We can ask ourselves, do I want to see Christ that much? Do I do everything I can to see him? Or do I avoid encounters with him? Or, if I already see Christ, do I prefer to keep a distance?

I’m reminded of Graham Greene, a famous twentieth-century novelist, and a famous on-again off-again Catholic. In his twenties, he married a Catholic and converted. In the subsequent years he wrote some outstanding Catholic-themed novels.

But Greene was not a faithful husband, and as his marriage collapsed, his faith lapsed. He stopped going to confession and stopped receiving communion, though for many years he continued to frequent Sunday Mass.

In 1949, Greene and his mistress visited a Franciscan monastery, where they attended Mass offered by by Padre Pio. Greene later wrote that this encounter with the famous mystic “profoundly moved” him, and during the Mass, Greene lost “all sense of time.”

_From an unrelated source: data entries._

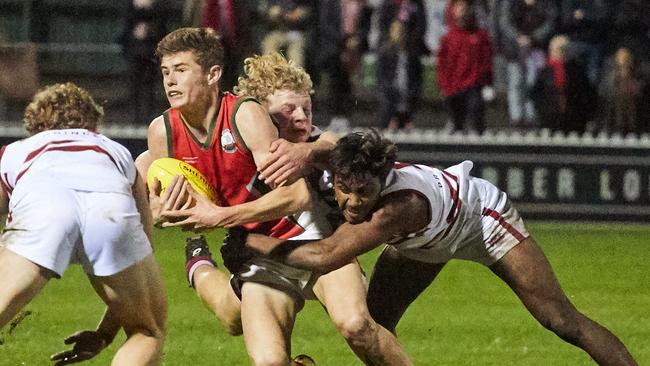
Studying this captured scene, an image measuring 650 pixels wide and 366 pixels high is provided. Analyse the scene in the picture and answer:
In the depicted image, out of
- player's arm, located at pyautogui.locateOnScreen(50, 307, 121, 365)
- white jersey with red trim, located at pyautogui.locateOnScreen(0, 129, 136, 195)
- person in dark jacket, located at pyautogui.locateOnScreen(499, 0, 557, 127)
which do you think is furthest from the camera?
person in dark jacket, located at pyautogui.locateOnScreen(499, 0, 557, 127)

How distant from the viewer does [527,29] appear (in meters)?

But when Greene had an opportunity to personally speak with Padre Pio, he beat a hasty exit. “I didn’t want to change my life by meeting a saint,” he wrote. “I felt that there was a good chance that he was one. He had a great peace about him.”

Greene was obviously awed in the presence of holiness. He recognised that “great peace” is the mark of a saint. But he feared it too, because he knew it would transform his life.

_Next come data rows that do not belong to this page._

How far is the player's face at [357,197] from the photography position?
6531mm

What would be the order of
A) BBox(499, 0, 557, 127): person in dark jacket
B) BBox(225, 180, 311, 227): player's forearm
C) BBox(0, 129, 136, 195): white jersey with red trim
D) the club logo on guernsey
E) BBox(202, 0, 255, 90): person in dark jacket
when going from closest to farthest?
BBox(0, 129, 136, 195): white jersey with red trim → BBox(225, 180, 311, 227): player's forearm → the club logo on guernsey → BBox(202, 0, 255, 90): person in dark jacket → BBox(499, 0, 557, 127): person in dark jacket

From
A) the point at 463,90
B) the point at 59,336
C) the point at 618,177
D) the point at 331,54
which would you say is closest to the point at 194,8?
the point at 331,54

It’s quite a contrast to Zacchaeus. Zacchaeus climbs a tree, and from that safe distance he can observe Jesus. But when God approaches he doesn’t back away like Graham Greene. He hurries down the tree and welcomes Jesus into his home. Sure enough, his life is transformed, but we can be sure that Christ’s peace becomes Zaccheaus’ peace too.

Perhaps Greene discovered this for himself 40 years later. By then, he had returned to the sacraments, and the man who famously described himself as a “Catholic atheist,” died a holy death.

Graham Greene and Zacchaeus are both outstanding witnesses to the mercy of God. The Lord does not forget his own.

Of all the people in Jericho, Jesus singles out the chief of the tax collectors. An outcast. A traitor. But also son of Abraham. A child of God.

We must never doubt God’s goodness and mercy — for ourselves, and for those whom we love. God’s mercy will always eclipse our human limitations.

As Graham Greene famously wrote in one of his Catholic novels (Brighton Rock):

“You cannot conceive, nor can I, of the appalling strangeness of the mercy of God.”